◆ INPUT DATA:
"""

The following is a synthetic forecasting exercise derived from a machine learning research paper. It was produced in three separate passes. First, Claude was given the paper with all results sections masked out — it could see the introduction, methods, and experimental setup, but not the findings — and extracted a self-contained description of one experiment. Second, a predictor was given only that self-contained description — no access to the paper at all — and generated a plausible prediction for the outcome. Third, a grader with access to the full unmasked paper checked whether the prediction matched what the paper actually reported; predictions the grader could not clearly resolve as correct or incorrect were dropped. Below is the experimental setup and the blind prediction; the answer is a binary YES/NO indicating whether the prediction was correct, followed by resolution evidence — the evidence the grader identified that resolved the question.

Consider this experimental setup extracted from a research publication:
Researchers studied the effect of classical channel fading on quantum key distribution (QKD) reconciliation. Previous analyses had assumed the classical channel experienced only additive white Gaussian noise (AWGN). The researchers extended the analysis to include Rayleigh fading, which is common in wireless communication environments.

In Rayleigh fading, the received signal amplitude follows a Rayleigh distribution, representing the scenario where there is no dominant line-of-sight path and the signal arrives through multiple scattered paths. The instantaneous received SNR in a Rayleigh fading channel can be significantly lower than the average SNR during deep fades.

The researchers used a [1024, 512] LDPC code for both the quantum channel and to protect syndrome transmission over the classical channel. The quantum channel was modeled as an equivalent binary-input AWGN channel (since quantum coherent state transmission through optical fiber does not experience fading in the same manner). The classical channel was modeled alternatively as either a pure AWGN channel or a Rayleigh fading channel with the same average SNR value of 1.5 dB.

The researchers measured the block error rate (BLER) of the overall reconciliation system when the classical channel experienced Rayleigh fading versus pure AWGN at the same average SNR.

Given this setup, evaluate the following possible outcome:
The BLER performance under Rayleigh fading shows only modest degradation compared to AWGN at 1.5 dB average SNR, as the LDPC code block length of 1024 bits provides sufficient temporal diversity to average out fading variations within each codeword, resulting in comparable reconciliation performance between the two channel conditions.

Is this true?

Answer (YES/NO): NO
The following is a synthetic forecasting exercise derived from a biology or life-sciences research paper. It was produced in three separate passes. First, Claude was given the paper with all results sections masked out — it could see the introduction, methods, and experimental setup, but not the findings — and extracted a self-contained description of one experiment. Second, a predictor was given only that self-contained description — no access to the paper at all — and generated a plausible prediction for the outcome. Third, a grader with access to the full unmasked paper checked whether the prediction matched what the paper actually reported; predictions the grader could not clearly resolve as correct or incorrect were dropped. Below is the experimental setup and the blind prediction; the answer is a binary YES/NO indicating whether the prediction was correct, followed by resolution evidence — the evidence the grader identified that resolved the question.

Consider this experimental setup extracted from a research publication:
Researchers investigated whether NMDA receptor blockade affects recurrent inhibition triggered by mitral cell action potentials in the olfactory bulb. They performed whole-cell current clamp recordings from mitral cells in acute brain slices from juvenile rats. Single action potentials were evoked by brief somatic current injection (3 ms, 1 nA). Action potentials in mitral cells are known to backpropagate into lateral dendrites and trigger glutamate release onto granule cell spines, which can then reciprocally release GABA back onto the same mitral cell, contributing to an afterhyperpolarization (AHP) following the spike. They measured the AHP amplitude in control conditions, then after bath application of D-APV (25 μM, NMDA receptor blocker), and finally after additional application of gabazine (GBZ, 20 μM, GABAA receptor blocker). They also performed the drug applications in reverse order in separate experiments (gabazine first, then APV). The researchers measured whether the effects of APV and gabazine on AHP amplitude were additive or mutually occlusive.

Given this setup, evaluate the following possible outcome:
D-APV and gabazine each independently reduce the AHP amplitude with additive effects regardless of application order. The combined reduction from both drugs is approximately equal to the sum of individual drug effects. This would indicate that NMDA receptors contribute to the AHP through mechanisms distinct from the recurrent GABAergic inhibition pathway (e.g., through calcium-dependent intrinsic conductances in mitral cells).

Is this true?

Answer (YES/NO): NO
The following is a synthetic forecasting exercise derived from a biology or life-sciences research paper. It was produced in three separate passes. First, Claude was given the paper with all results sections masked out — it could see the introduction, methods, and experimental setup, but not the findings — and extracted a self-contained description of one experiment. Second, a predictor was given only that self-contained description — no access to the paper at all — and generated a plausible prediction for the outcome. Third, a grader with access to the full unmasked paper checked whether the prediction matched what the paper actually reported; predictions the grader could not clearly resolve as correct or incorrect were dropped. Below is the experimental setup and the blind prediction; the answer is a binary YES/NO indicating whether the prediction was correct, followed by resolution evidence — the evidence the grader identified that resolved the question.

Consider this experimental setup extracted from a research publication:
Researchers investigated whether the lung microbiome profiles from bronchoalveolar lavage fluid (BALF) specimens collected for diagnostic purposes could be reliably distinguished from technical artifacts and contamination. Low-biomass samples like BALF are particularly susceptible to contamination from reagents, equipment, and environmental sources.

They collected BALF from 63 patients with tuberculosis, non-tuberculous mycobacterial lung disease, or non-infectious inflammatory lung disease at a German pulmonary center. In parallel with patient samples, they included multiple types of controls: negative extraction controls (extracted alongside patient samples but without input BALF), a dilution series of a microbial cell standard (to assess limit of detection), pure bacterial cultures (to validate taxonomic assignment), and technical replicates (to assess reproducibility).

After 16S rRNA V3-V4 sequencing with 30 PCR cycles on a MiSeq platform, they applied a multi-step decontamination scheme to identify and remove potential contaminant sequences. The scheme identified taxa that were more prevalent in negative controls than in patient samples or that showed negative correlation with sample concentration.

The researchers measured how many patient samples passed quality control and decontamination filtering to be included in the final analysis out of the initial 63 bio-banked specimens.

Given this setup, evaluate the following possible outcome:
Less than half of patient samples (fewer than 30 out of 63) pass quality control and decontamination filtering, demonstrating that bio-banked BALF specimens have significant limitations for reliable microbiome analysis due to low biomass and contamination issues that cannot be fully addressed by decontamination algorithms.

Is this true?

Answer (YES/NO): NO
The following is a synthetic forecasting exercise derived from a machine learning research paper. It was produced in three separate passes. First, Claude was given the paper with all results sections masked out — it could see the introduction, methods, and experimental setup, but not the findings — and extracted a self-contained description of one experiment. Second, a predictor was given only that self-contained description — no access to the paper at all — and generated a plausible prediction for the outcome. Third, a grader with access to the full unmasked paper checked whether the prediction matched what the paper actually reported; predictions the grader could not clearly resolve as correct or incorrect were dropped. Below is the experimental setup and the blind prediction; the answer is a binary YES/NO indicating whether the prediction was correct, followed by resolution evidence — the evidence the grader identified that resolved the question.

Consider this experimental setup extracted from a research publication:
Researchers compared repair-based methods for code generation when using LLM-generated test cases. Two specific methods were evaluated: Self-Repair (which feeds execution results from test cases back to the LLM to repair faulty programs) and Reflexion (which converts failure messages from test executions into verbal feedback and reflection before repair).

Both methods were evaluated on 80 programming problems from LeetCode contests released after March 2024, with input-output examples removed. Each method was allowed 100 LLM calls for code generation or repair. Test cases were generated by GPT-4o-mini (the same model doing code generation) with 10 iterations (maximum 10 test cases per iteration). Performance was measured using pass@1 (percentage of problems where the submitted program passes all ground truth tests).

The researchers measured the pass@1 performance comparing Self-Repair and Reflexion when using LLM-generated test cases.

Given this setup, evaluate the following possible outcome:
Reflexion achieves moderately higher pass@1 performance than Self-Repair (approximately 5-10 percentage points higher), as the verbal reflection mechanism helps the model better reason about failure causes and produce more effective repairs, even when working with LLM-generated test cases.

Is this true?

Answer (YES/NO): NO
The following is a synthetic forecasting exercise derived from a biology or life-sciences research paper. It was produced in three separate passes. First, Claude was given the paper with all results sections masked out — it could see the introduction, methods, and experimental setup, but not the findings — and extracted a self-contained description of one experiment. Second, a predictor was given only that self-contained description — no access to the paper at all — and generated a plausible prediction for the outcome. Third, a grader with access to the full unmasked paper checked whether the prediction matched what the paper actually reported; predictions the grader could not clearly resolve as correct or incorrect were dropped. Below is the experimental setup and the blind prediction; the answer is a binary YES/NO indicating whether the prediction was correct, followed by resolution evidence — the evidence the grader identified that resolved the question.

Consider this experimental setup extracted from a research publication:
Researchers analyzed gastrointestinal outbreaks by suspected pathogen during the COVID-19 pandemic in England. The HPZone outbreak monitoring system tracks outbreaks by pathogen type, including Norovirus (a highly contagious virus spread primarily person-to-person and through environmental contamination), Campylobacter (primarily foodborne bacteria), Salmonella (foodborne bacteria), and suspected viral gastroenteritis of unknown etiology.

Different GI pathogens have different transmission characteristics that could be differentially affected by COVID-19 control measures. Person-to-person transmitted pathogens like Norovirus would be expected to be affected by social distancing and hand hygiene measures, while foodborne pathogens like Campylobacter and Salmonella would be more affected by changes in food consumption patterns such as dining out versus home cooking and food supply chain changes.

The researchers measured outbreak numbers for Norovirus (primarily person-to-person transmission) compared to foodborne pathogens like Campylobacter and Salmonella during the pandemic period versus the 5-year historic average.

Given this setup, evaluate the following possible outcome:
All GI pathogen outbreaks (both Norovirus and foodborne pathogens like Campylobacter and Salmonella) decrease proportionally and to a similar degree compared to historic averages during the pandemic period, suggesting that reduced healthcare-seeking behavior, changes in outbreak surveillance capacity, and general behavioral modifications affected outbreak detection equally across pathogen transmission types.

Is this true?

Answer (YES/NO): NO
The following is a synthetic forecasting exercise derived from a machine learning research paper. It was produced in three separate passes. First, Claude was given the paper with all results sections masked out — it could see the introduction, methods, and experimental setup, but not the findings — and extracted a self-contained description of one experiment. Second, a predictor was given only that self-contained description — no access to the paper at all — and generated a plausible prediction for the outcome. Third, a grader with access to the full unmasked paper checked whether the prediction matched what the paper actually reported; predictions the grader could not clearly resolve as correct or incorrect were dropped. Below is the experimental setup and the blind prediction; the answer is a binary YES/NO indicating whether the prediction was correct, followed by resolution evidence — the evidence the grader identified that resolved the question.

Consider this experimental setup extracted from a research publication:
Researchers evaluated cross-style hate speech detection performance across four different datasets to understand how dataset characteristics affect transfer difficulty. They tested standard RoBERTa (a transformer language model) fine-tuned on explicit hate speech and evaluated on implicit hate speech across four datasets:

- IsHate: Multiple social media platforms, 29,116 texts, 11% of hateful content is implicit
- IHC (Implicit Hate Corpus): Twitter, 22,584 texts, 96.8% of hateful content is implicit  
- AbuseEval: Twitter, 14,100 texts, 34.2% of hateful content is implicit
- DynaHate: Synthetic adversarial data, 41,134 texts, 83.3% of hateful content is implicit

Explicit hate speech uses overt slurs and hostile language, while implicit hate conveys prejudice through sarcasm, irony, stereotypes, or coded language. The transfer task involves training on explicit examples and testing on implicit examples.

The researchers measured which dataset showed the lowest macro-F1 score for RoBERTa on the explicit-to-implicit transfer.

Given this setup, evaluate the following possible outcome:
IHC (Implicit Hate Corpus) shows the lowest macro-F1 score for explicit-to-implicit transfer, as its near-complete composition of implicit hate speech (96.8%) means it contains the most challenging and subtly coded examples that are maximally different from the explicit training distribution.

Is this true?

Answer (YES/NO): NO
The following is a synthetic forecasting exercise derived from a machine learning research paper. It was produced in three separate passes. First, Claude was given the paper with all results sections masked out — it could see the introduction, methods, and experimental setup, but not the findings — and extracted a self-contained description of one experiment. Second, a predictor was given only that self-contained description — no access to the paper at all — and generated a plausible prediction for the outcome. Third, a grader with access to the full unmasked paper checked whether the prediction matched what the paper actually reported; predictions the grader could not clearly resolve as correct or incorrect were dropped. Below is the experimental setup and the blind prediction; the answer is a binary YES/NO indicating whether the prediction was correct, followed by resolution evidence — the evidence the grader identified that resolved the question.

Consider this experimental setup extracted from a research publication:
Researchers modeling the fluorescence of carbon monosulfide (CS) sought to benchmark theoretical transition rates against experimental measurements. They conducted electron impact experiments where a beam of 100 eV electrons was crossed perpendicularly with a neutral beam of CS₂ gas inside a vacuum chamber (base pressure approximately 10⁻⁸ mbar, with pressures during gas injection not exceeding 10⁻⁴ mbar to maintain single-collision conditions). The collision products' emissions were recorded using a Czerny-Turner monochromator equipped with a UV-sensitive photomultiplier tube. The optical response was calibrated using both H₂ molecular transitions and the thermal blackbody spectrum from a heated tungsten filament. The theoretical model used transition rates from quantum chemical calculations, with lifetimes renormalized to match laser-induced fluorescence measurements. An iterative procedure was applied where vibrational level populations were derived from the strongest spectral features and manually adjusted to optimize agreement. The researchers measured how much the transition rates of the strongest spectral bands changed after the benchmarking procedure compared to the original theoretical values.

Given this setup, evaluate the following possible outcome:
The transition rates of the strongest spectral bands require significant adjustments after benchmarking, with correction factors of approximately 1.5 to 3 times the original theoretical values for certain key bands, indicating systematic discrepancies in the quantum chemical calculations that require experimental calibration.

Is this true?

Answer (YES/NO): NO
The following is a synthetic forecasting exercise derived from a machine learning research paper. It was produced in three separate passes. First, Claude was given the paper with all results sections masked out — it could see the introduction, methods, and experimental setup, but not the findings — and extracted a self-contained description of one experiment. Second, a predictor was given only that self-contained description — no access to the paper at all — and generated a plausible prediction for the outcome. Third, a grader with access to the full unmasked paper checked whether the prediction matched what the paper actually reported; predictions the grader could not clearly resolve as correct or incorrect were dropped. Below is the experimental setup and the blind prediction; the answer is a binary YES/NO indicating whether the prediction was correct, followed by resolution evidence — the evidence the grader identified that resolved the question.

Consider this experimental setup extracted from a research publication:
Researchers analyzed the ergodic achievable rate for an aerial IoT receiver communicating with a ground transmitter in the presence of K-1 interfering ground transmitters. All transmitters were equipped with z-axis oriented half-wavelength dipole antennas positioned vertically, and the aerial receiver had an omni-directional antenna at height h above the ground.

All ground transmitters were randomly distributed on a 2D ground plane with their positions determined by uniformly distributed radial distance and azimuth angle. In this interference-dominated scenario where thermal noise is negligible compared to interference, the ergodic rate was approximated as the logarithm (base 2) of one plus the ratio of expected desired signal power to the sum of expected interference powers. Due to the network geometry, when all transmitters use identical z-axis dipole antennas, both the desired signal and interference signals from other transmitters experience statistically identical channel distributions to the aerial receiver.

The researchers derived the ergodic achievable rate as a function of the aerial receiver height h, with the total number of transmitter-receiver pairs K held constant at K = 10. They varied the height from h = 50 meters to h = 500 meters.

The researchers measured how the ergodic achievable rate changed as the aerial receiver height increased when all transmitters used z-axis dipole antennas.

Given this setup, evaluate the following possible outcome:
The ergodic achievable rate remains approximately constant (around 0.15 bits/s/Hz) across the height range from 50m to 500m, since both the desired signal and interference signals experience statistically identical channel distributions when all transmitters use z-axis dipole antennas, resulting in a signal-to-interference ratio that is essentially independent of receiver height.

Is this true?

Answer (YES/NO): YES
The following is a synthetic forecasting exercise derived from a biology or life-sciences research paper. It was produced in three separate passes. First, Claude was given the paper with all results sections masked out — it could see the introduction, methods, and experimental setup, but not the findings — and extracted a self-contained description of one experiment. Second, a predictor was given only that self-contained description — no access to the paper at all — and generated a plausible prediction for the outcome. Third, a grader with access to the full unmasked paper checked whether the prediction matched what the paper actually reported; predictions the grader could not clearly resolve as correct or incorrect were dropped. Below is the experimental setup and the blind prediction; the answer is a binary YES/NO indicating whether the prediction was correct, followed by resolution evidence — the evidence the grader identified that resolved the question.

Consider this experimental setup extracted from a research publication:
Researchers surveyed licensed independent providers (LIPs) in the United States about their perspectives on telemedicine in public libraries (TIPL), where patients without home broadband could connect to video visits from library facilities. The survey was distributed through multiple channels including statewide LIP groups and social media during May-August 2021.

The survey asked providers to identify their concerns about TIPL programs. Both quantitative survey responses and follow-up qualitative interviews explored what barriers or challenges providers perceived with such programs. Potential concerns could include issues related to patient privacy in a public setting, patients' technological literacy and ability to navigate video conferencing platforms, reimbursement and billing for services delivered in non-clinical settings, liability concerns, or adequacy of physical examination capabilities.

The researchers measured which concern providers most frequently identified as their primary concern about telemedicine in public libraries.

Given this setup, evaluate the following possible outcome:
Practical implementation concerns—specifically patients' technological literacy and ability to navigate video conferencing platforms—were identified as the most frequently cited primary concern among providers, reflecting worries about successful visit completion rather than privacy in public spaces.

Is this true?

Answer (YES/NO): NO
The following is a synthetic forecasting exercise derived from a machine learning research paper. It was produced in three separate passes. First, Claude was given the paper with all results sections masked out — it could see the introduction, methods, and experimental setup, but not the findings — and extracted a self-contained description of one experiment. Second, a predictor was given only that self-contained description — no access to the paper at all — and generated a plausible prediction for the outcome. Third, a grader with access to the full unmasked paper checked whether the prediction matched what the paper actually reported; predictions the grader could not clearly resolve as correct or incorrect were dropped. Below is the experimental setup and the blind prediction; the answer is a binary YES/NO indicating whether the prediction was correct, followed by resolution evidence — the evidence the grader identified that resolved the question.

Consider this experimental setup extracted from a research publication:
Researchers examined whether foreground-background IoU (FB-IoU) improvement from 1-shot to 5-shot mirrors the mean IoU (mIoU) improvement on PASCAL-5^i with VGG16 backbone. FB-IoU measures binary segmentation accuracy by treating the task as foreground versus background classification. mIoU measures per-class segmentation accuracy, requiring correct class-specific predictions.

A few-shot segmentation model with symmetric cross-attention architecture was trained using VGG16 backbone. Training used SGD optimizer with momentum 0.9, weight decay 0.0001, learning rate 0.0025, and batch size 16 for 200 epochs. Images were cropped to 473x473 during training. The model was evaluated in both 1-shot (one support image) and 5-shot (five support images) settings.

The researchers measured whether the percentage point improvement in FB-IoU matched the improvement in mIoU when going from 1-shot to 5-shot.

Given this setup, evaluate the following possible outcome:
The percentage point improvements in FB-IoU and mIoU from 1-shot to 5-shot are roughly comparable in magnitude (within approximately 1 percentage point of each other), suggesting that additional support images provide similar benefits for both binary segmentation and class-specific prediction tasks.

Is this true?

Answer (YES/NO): NO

"""

◆ YOUR INSTRUCTIONS: Look over the entries above. Copy every line that contains the word "quality".

◆ ANSWER TO THIS PROBLEM:
The researchers measured how many patient samples passed quality control and decontamination filtering to be included in the final analysis out of the initial 63 bio-banked specimens.
Less than half of patient samples (fewer than 30 out of 63) pass quality control and decontamination filtering, demonstrating that bio-banked BALF specimens have significant limitations for reliable microbiome analysis due to low biomass and contamination issues that cannot be fully addressed by decontamination algorithms.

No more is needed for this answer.